1. Key Goals of System Design
Scalability: The system's ability to handle increased load by adding resources. Includes vertical scaling (more power to a single node) and horizontal scaling (adding more nodes).
Reliability: Ensures the system continues functioning even in the presence of failures using redundancy and replication.
Maintainability: Designing systems that are easy to update, debug, and extend with minimal disruption.
Performance: Achieving low latency (response time) and high throughput (amount of work done per unit of time).
2. Architectural Patterns
Layered Architecture: Organizes the application into layers (presentation, business logic, data access) to separate concerns.
Microservices: A collection of small, independent services communicating over a network. Each service focuses on a single business capability.
Event-Driven Architecture: Uses events to trigger and communicate between services. Common in systems requiring real-time updates.
MVC/MVVM: Patterns for separating concerns in UI-driven applications. MVC splits into Model, View, Controller, while MVVM adds ViewModel for binding.
3. Database Design
SQL vs NoSQL: SQL databases are relational and structured, while NoSQL databases are designed for scalability and unstructured data (e.g., MongoDB, Cassandra).
Database Normalization and Denormalization: Normalization reduces redundancy, while denormalization improves read performance at the cost of storage.
Indexes and Query Optimization: Indexes speed up data retrieval, but excessive indexing can slow down writes.
Caching: Temporary storage (e.g., Redis) for quick access to frequently used data, reducing database load.
4. Scalability and Load Balancing
Load Balancers: Distribute incoming traffic across servers (e.g., HAProxy, AWS ELB) to prevent overloading a single server.
Horizontal Scaling: Adding more instances to handle increased load.
CDNs: Serve static resources (images, CSS, JS) from edge servers closer to the user, reducing latency.
5. System Communication
APIs: REST uses stateless HTTP methods, while GraphQL provides flexible querying with a single endpoint.
Inter-Service Communication: Synchronous methods like REST/gRPC and asynchronous methods like Kafka or RabbitMQ for decoupled systems.
Rate Limiting and Circuit Breakers: Control traffic to avoid overwhelming services and gracefully degrade when dependent services fail.
6. Security Considerations
Authentication: Verifying user identity using methods like OAuth 2.0 or JSON Web Tokens (JWT).
Secure Data: Encrypting data in transit (SSL/TLS) and at rest (database encryption).
OWASP Best Practices: Avoiding vulnerabilities like SQL injection, XSS, and CSRF through secure coding practices.
7. High-Level Design Workflow
Requirements Gathering: Identifying what the system must do (functional) and how it must perform (non-functional).
System Components: Breaking the system into manageable parts like front-end, back-end, and database.
Database Schema Design: Creating a structure to store and relate data (e.g., ER diagrams).
Data Flow: Visualizing how data moves through the system using sequence or data flow diagrams.

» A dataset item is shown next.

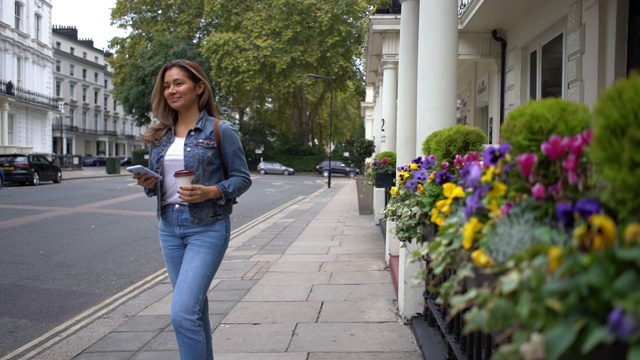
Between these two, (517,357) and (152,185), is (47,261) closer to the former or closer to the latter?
(152,185)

Performance Strategies: Techniques like caching, load balancing, and database sharding to handle scaling.
8. Common Interview Systems
URL Shortener: Maps long URLs to short keys using a hash function or a key-value store.
E-Commerce Platform: Requires user management, product catalogs, and order processing with payment integration.
Social Media Feed: Handles personalized newsfeeds, requiring real-time updates and ranking algorithms.
Messaging System: Delivers real-time communication using WebSockets or message brokers like RabbitMQ.
9. Tools and Techniques
UML Diagrams: Represent system components, processes, and relationships visually for better understanding.
Tools: Draw.io, Lucidchart for creating system design diagrams.
Cloud Platforms: Familiarity with AWS (e.g., EC2, S3), Azure, or GCP services for hosting scalable applications.
10. Java-Specific Considerations
Frameworks: Spring Boot for building robust back-end applications and Hibernate for ORM.
Threads and Concurrency: Managing threads efficiently using executors or modern thread pools.
Logging and Monitoring: Tools like SLF4J and Prometheus for system observability and debugging.